# taz.de -- Ehemaliges Sektenmitglied: Ausstieg aus der Angst
       
       > Fast zwanzig Jahre braucht Francis Tobias Luce, um sich von den Zeugen
       > Jehovas zu lösen. Emotional muss er sich danach komplett neu
       > zusammensetzen.
       
 (IMG) Bild: Heute lebt Luce in Bremen und hat eine Selbsthilfegruppe für Sektenaussteiger*innen gegründet
       
       Wann immer ein Gewitter aufzog, dachte Francis Tobias Luce, dass der Tag
       seiner Bestrafung gekommen sei. Noch Monate nach seinem Ausstieg bei
       [1][den Zeugen Jehovas] ging ihm das so.
       
       Als „Harmagedon“ bezeichnet die Glaubensgemeinschaft eine Art endzeitliche
       Schlacht, nach der sich entscheidet, wer ins Paradies kommt und wer nicht.
       Aussteiger*innen stehen auf der falschen Seite, wenn der Tag Gottes
       anbricht und die Welt vom bösen Übel befreit wird.
       
       Im Offenbarungsbuch wird das eindrücklich visualisiert: Auf bunten
       Zeichnungen fallen mehrköpfige Raubkatzen über eine schlafende junge Frau
       her, Aasgeier picken herumliegenden Leichen die Augen aus. Eine andere
       beliebte Erzählung ist der Blitzschlag, der die „Abtrünnigen“ aus dem
       Nichts trifft. „Dieses Unwohlsein beim ersten Donnergrollen bin ich lange
       nicht losgeworden“, sagt Francis Tobias Luce.
       
       Dabei ist er mit diesen bunten Bildern gar nicht aufgewachsen, sondern trat
       erst als 19-Jähriger bei den Zeugen Jehovas ein. Ende der achtziger Jahre
       war das, damals trug der trans Mann Luce noch seinen weiblichen
       Geburtsnamen. Luce, der seine Kindheit in einem Heim und bei einer
       Pflegefamilie verbracht hatte, war gerade für eine Hauswirtschaftslehre
       nach Wilhelmshaven gezogen.
       
       ## „Ich wurde mit Liebe überschüttet“
       
       In der neuen Umgebung fühlt er sich nicht wohl, kennt kaum jemanden und ist
       unglücklich mit seiner Ausbildung.

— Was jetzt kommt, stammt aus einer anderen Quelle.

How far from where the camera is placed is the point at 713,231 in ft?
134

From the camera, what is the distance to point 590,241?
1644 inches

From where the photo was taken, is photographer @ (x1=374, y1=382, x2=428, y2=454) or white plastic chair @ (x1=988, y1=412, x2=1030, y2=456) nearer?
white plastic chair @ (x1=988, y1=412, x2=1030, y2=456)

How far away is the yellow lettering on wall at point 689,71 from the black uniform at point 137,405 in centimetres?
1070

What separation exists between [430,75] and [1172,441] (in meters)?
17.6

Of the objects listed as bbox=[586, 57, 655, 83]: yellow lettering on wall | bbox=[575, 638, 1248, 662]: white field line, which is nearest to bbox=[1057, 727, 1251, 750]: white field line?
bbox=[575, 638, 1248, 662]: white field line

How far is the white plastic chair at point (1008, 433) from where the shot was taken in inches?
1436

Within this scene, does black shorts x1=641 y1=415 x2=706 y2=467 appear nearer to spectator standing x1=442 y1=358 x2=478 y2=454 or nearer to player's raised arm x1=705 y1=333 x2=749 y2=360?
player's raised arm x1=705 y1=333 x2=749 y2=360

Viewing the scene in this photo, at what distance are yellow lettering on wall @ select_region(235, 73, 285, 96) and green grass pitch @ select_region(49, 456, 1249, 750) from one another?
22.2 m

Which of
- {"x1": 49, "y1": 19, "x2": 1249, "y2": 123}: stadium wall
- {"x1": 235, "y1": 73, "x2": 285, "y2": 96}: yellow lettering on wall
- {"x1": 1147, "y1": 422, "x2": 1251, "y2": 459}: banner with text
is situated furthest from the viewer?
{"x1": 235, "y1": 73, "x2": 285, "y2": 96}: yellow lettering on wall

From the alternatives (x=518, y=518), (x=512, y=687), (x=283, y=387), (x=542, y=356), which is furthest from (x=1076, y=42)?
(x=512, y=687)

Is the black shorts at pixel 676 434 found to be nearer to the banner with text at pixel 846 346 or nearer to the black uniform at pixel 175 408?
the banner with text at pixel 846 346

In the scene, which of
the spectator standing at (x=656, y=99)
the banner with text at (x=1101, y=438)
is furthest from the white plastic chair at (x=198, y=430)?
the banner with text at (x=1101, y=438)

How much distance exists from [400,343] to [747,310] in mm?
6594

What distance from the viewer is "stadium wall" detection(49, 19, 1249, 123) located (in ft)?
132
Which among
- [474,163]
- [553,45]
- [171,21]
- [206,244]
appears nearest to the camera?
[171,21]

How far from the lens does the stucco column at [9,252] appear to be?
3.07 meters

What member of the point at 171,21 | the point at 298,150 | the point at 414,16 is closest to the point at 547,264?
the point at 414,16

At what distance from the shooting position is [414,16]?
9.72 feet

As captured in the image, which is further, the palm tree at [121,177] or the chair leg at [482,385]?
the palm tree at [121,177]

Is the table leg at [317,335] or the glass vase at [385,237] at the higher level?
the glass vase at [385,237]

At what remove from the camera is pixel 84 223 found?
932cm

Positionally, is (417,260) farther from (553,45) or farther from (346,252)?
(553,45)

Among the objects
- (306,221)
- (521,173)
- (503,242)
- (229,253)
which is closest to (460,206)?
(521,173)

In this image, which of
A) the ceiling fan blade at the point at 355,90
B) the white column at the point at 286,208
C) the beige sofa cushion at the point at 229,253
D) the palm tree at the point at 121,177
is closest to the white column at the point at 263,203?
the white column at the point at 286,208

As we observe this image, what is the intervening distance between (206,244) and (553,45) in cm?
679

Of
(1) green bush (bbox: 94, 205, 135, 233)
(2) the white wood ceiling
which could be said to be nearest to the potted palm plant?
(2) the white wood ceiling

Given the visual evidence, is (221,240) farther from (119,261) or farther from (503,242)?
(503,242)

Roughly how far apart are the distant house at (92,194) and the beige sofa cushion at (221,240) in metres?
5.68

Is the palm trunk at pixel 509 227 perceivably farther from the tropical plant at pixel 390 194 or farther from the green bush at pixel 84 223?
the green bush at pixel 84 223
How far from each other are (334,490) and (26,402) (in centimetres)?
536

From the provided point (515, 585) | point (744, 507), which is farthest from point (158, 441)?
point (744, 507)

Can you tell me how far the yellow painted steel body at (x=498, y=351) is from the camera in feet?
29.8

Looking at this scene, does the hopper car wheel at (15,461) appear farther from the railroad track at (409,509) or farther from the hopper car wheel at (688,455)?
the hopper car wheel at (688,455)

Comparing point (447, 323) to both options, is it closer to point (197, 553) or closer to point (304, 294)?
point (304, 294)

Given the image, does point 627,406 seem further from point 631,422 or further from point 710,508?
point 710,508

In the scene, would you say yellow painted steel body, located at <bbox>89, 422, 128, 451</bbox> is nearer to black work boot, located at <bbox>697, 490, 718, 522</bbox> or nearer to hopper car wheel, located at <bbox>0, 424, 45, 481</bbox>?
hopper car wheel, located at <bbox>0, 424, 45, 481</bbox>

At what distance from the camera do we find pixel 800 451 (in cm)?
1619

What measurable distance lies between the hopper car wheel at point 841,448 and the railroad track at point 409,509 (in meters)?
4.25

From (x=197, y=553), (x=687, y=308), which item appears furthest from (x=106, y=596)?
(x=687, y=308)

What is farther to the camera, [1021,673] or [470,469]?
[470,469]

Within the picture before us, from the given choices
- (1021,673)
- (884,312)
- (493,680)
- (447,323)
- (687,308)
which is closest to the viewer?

Die Zeugen klingeln an einem Vormittag,
       Luce vertröstet sie erst und lässt sie an einem anderen Tag doch in die
       Wohnung. „Sie waren so freundlich und höflich, dass ich dachte: Hörst du
       ihnen erst mal zu.“
       
       Was Francis Tobias Luce in seinen ersten Monaten in der Gemeinschaft
       erfährt, beschreibt er als „Love Bombing“. Fast jeden Tag in der Woche
       Einladungen zum Kaffeetrinken oder Abendessen, „ich wurde mit Liebe
       überschüttet“.
       
       Luce sitzt in Kapuzenpulli auf einem Sessel in seinem Wohnzimmer, das
       Gespräch findet über Zoom statt. Er lacht viel beim Erzählen. Die erste
       Zeit bei den Zeugen Jehovas sei schön gewesen. Zweifel an dem, was dort
       gepredigt wurde, habe er anfangs gar nicht gehabt. „Zu Beginn geht es viel
       ums Paradies, um die Schönheit, die uns erwartet, wenn wir Gottes Gesetze
       befolgen.“
       
       ## 90 Stunden Pionierdienst im Monat
       
       Von Angst, Schrecken und „Harmagedon“ erfährt er erst, als er in der
       Glaubensgemeinschaft sozial verankert ist. Seinen Alltag bestimmen nun die
       Verpflichtungen: 90 Stunden im Monat hat er Pionierdienst, klingelt an
       Türen oder steht am Bahnhof, um „über Gott zu sprechen“. Die restliche Zeit
       arbeitet er als Reinigungskraft, um seine ehrenamtliche Arbeit für die
       Zeugen Jehovas irgendwie zu finanzieren.
       
       Abends geht es im Königreichssaal – so nennt die Gemeinschaft ihr
       Gotteshaus – darum, die Bibel zu verstehen und all die Menschen, zu denen
       sie nicht durchdringen, die sie wieder und wieder schroff abweisen. „Diese
       Frage, wie das sein kann, dass die Menschen nicht mehr zuhören, beschäftigt
       jedes Mitglied“, sagt Luce.
       
       Laut eigenen Angaben haben die Zeugen Jehovas etwa 160.000 Mitglieder in
       Deutschland. Seit 2017 gelten sie offiziell als Körperschaft des
       öffentlichen Rechts. Ihre Existenz ist zwar durch das Grundgesetz
       geschützt, ihnen wird jedoch regelmäßig vorgeworfen, gegen ebenjenes zu
       verstoßen.
       
       Das Kultusministerium in Baden-Württemberg, das sich lange geweigert hatte,
       dem Körperschaftsstatus für die Zeugen Jehovas zuzustimmen, ist
       beispielsweise der Ansicht, die Gemeinschaft gefährde mit ihrem Verbot von
       Bluttransfusionen „Leib und Leben“ von Kindern. Außerdem widerspreche die
       soziale Ächtung von Menschen, die aussteigen wollen, der Religionsfreiheit.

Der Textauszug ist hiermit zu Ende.